Selective targeting of leukemic cell growth in vivo and in vitro using a gene silencing approach to diminish S-adenosylmethionine synthesis

Abstract

We exploited the fact that leukemic cells utilize significantly higher levels of S-adenosylmethionine (SAMe) than normal lymphocytes and developed tools that selectively diminished their survival under physiologic conditions. Using RNA interference gene silencing technology, we modulated the kinetics of methionine adenosyltransferase-II (MAT-II), which catalyzes SAMe synthesis from ATP and L-Met.
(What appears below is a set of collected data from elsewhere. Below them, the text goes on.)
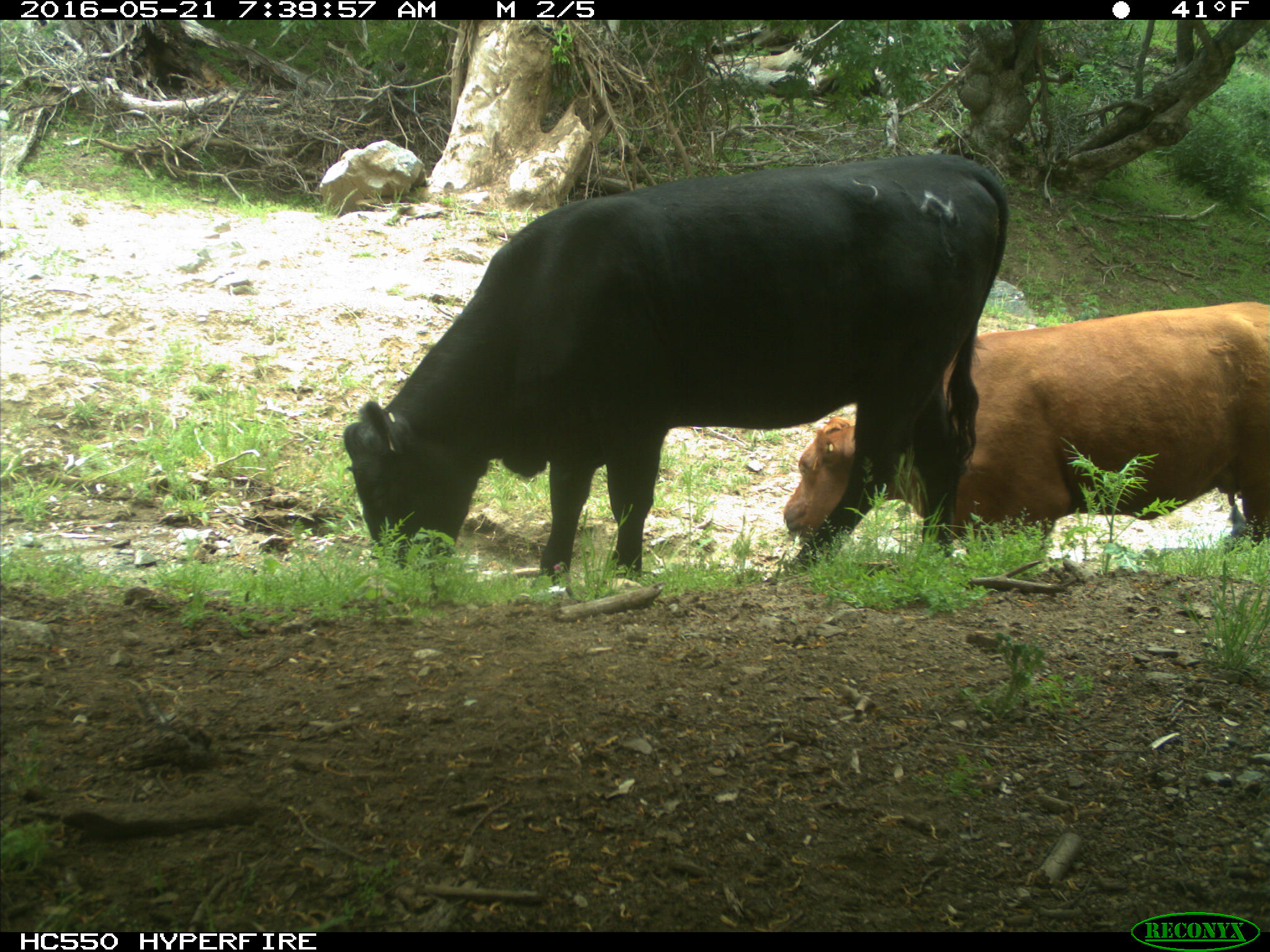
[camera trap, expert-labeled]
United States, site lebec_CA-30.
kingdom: Animalia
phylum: Chordata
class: Mammalia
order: Artiodactyla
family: Bovidae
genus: Bos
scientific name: Bos taurus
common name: domestic cow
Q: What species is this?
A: Bos taurus (domestic cow).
Specifically, we silenced the expression of the regulatory MAT-IIβ subunit in Jurkat cells and accordingly shifted the K m L-Met of the enzyme 10-15-fold above the physiologic levels of L-Met, thereby reducing enzyme activity and SAMe pools, inducing excessive apoptosis and diminishing leukemic cell growth in vitro and in vivo. These effects were reversed at unphysiologically high L-Met (>50 μM), indicating that diminished leukemic cell growth at physiologic L-Met levels was a direct result of the increase in MAT-II Km L-Met due to MAT-IIβ ablation and the consequent reduction in SAMe synthesis. In our NOD/Scid IL-2Rγnull humanized mouse model of leukemia, control shRNA-transduced Jurkat cells exhibited heightened engraftment, whereas cells lacking MAT-IIβ failed to engraft for up to 5 weeks post-transplant. These stark differences in malignant cell survival, effected by MAT-IIβ ablation, suggest that it may be possible to use this approach to disadvantage leukemic cell survival in vivo with little to no harm to normal cells.